(Brief descriptive captions)

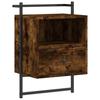 Table de chevet murale - Maison Exclusive - Chêne fumé - 1 tiroir - 40x30x61 cm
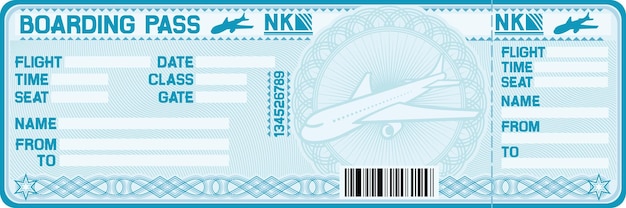 PSD billets de carte d'embarquement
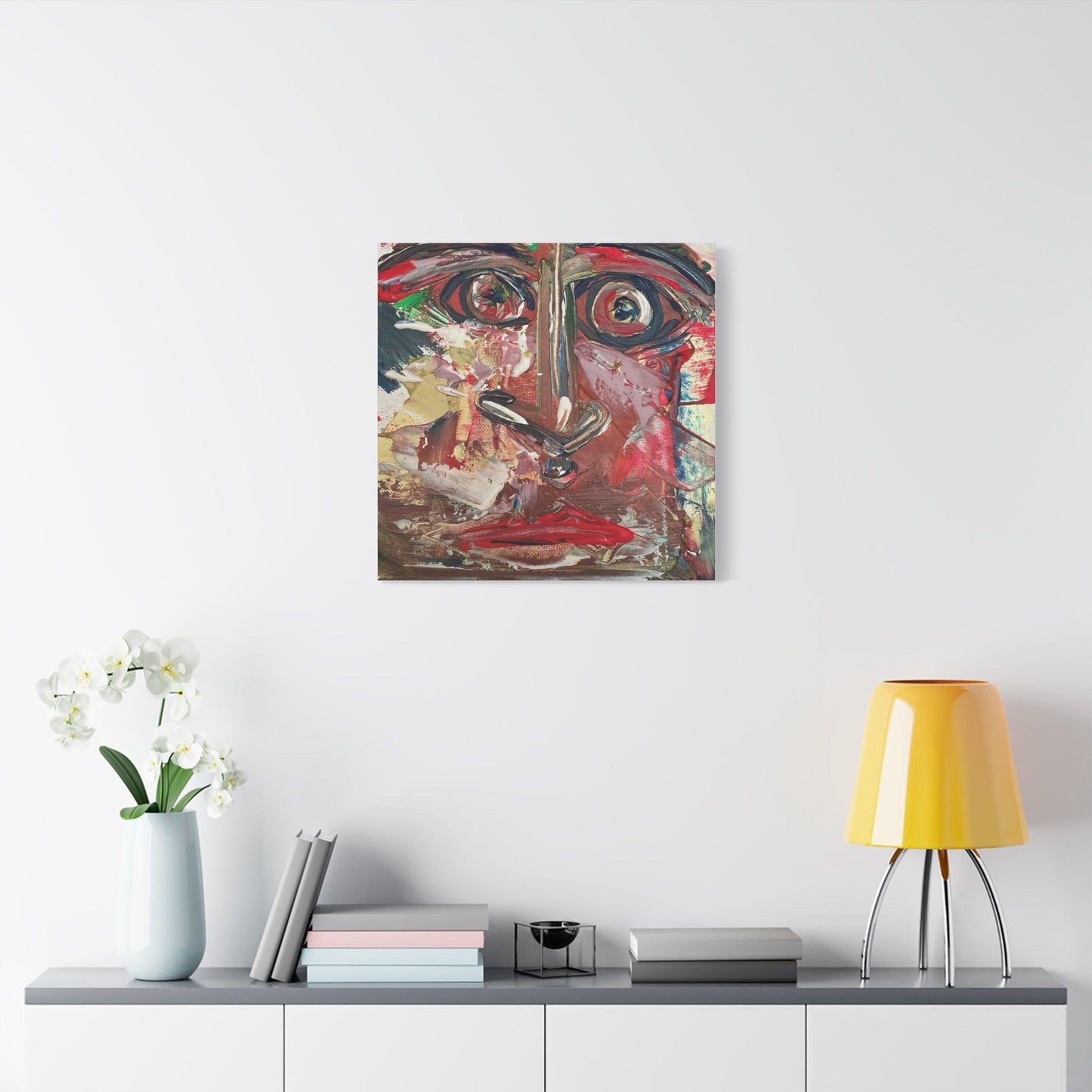 Angry Eyes Painting No.305 - Portrait Expressionism- Canvas Print - Katya Montes Art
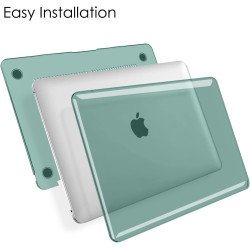 FINTIE Coque Compatible avec MacBook Air 13 Pouces M1 (A2337) / MacBook Air 13 2020/2019/2018 (A1932/A2179), Etui Rigide Fin Hou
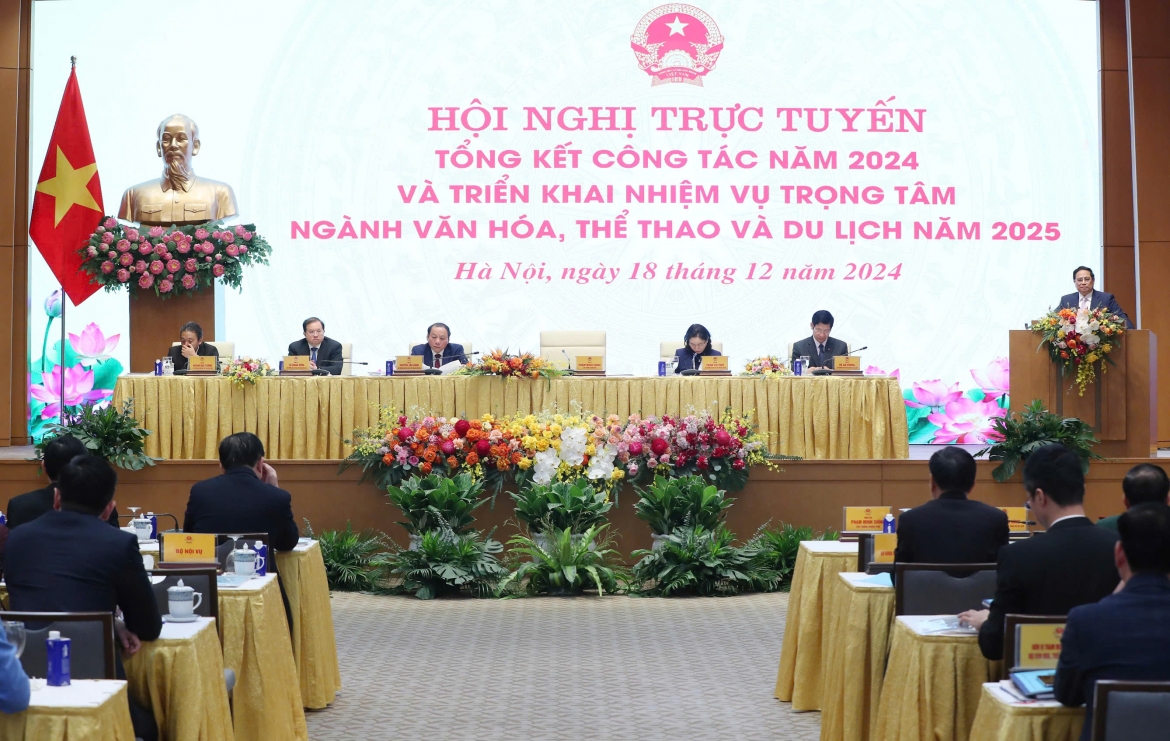 Hội nghị tổng kết năm 2024, triển khai nhiệm vụ trọng tâm 2025 ngành VHTTDL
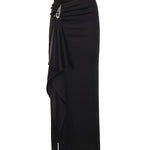 Gonna lunga Crystal in jersey 25044334 BLACK CHRISTOPHER ESBER 
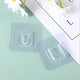 Transparent Plastic Wall Hooks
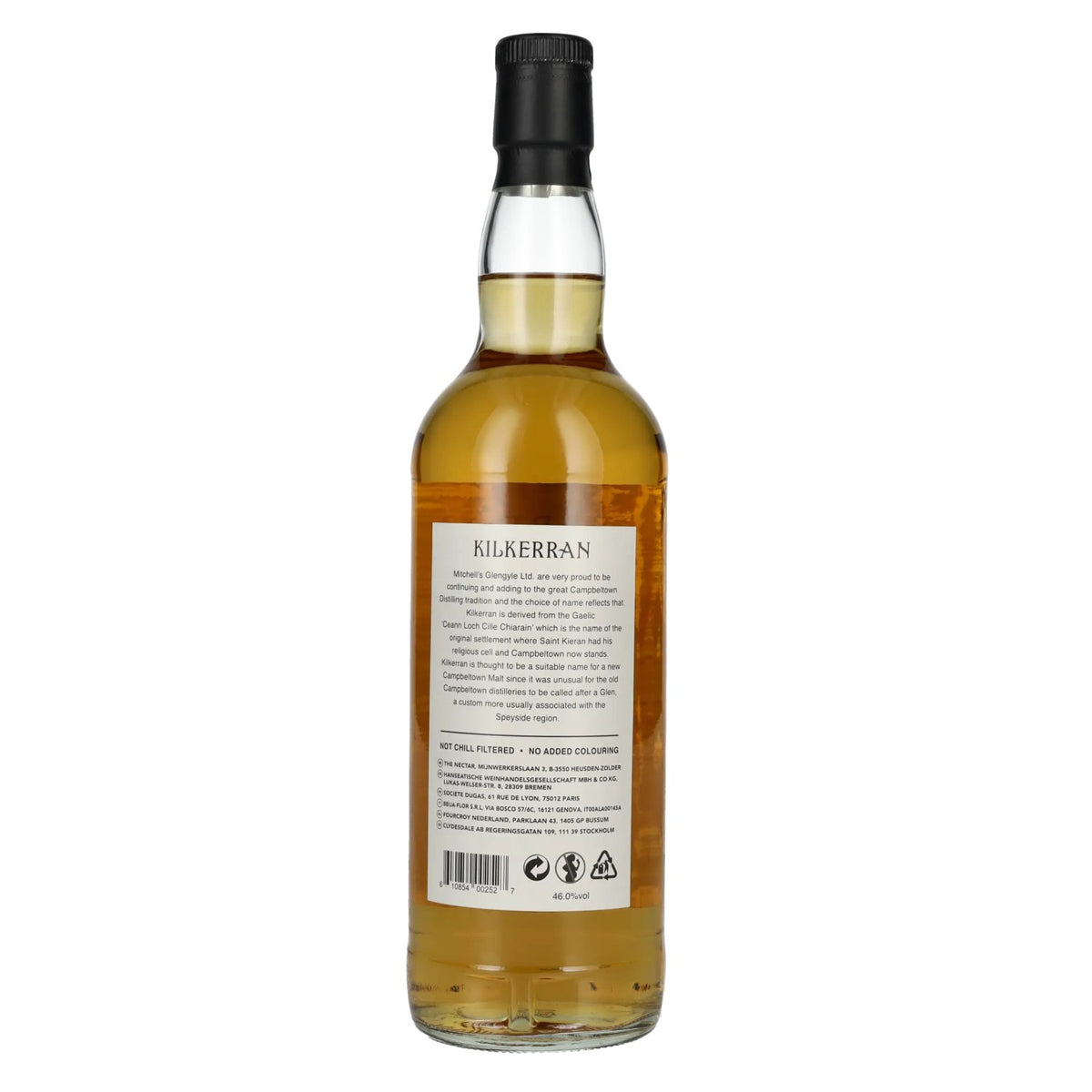 Kilkerran Glengyle Distillery 12-Year-Old Single Malt Scotch Whisky 46% ABV 0.7l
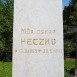 Fotografia przedstawiająca Tombstone of Oskar Heczko and Johann Bulegg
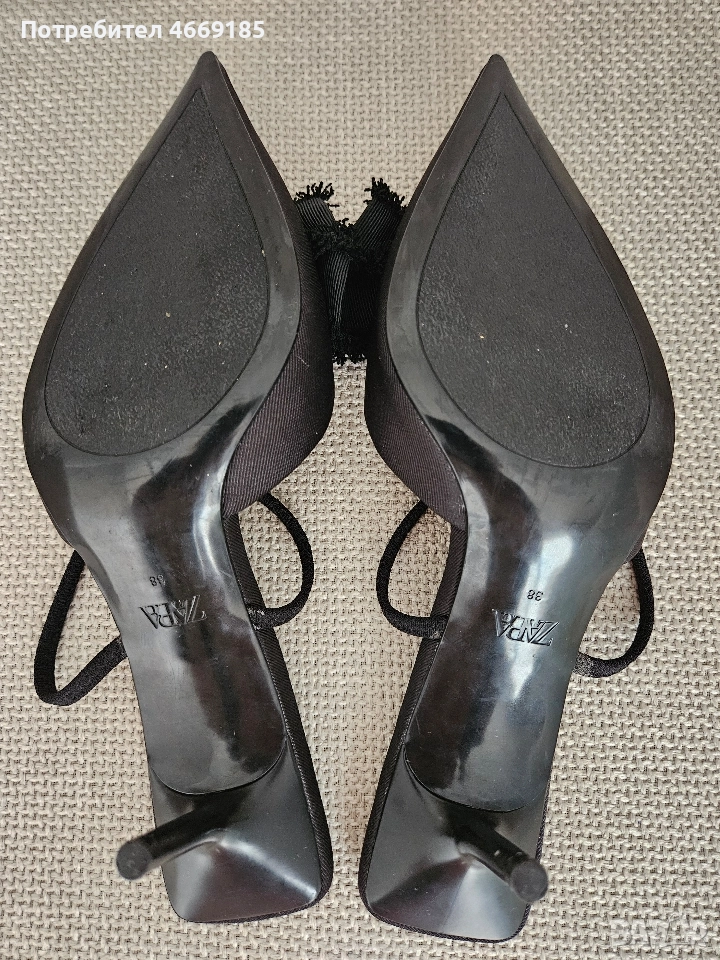 обувки на Zara с нисък ток., снимка 1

WHAT IS NEEDED
Your answer must be exactly the lines from the one containing "Gonna lunga Crystal" through the last line of the records above, both included, with every picture left out.

RESULT OF THE EXERCISE
 Gonna lunga Crystal in jersey 25044334 BLACK CHRISTOPHER ESBER 
 Transparent Plastic Wall Hooks
 Kilkerran Glengyle Distillery 12-Year-Old Single Malt Scotch Whisky 46% ABV 0.7l
 Fotografia przedstawiająca Tombstone of Oskar Heczko and Johann Bulegg
 обувки на Zara с нисък ток., снимка 1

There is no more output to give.